Here are 10 things to know:
1. The rupee moved in wide range marked with a 102-paise swing against the US dollar during Wednesday's session amid choppy trade.
2. At the day's lowest point, the rupee registered a fresh life-time low of 72.92 against the American currency.
3. Talk of possible fiscal and monetary steps to stabilise the currency and comments from a government official that the slide was overdone led to the recovery, news agency Reuters reported.
4. There was no fundamental rationale for the rupee to depreciate to the low levels of the previous session, Economic Affairs Secretary Subhash Garg said on microblogging site Twitter.
"It (rupee fall) reflected overreaction of market operators. Government and RBI will do everything to ensure that rupee does not slide to unreasonable levels. Today's correction seems to reflect that realisation," he said.
5. The comments further propped up the currency as intermittent dollar sales by the Reserve Bank of India through state-run banks continued to underpin sentiment, news agency Reuters cited dealers as saying.

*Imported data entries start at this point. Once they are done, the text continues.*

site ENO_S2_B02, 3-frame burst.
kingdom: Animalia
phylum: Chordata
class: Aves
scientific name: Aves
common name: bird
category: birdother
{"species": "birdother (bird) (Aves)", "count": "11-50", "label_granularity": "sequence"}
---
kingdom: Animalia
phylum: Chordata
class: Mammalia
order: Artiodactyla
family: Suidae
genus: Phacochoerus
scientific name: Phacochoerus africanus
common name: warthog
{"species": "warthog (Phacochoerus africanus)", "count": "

6. "There has been talk of a rate hike since yesterday," the agency cited a senior trader at a private bank as saying. "The comments today have given some hope to the market that the RBI may do something, but the broader trend for the rupee continues to be downward."
7. Analysts expect the rupee to continue in a weak trade going forward.
8. "The current weakness in the rupee requires a combination of policy level and market level intervention. Market level intervention alone will only address the volatility but is not likely to lead to any reversal of the trend," said Salil Datar, CEO and executive director, Essel Finance VKC Forex.
9. Consumer inflation eased to 3.69 per cent in August, below the Reserve Bank of India's medium-term target of 4 per cent, according to official data released post-market hours on Wednesday.
10. The markets will be closed on Thursday for the Ganesh Chaturthi festival.